Saved entries:
□ □ □ □ □

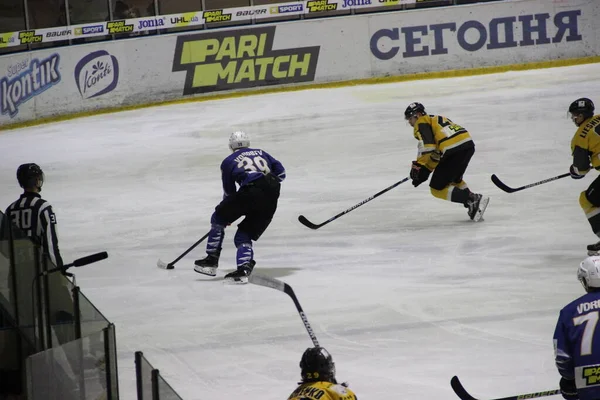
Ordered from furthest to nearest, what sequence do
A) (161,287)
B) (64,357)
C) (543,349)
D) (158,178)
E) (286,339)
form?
(158,178) < (161,287) < (286,339) < (543,349) < (64,357)

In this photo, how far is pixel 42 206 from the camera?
21.1 feet

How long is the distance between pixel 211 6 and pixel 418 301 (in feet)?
41.6

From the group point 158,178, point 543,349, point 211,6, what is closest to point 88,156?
point 158,178

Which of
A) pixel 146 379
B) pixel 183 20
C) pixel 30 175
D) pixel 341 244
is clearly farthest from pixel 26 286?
pixel 183 20

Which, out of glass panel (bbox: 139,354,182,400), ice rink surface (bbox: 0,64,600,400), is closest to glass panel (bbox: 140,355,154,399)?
glass panel (bbox: 139,354,182,400)

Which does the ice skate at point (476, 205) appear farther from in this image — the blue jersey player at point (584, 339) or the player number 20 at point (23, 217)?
the blue jersey player at point (584, 339)

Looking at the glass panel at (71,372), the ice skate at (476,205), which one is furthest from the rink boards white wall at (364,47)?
the glass panel at (71,372)

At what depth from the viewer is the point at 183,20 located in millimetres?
18797

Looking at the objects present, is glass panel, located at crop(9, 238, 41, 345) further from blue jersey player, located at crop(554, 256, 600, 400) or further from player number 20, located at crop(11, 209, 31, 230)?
blue jersey player, located at crop(554, 256, 600, 400)

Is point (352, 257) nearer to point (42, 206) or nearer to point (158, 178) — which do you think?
point (42, 206)

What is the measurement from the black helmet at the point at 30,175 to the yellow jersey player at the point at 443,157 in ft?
12.7

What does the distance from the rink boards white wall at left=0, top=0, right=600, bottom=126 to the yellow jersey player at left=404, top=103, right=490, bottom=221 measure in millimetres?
9603

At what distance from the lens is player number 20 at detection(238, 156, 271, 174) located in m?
8.12

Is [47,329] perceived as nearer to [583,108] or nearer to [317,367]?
[317,367]
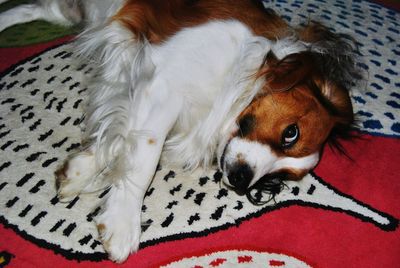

□ □ □ □ □

STATED EXERCISE:
Rewrite all of the lines above with "ice skate" switched to "hockey skate" and everything else left as is. Leave the pictures out.

THE ANSWER:
Ordered from furthest to nearest, what sequence do
A) (161,287)
B) (64,357)
C) (543,349)
D) (158,178)
E) (286,339)
form?
(158,178) < (161,287) < (286,339) < (543,349) < (64,357)

In this photo, how far is pixel 42 206 from the camera?
21.1 feet

How long is the distance between pixel 211 6 and pixel 418 301 (in feet)?
41.6

From the group point 158,178, point 543,349, point 211,6, what is closest to point 88,156?
point 158,178

Which of
A) pixel 146 379
B) pixel 183 20
C) pixel 30 175
D) pixel 341 244
is clearly farthest from pixel 26 286?
pixel 183 20

Which, out of glass panel (bbox: 139,354,182,400), ice rink surface (bbox: 0,64,600,400), is closest to glass panel (bbox: 140,355,154,399)?
glass panel (bbox: 139,354,182,400)

Which does the hockey skate at point (476, 205) appear farther from in this image — the blue jersey player at point (584, 339) or the player number 20 at point (23, 217)?
the blue jersey player at point (584, 339)

Looking at the glass panel at (71,372), the hockey skate at (476,205), which one is furthest from the rink boards white wall at (364,47)?
the glass panel at (71,372)

At what depth from the viewer is the point at 183,20 located in millimetres?
18797

Looking at the objects present, is glass panel, located at crop(9, 238, 41, 345) further from blue jersey player, located at crop(554, 256, 600, 400) or further from player number 20, located at crop(11, 209, 31, 230)?
blue jersey player, located at crop(554, 256, 600, 400)

Is point (352, 257) nearer to point (42, 206) or nearer to point (158, 178) — which do you think?
point (42, 206)

What is the measurement from the black helmet at the point at 30,175 to the yellow jersey player at the point at 443,157 in ft?
12.7

What does the distance from the rink boards white wall at left=0, top=0, right=600, bottom=126 to the yellow jersey player at left=404, top=103, right=490, bottom=221 measure in millimetres?
9603

At what distance from the lens is player number 20 at detection(238, 156, 271, 174) located in m?
8.12

Is [47,329] perceived as nearer to [583,108] or nearer to [317,367]?
[317,367]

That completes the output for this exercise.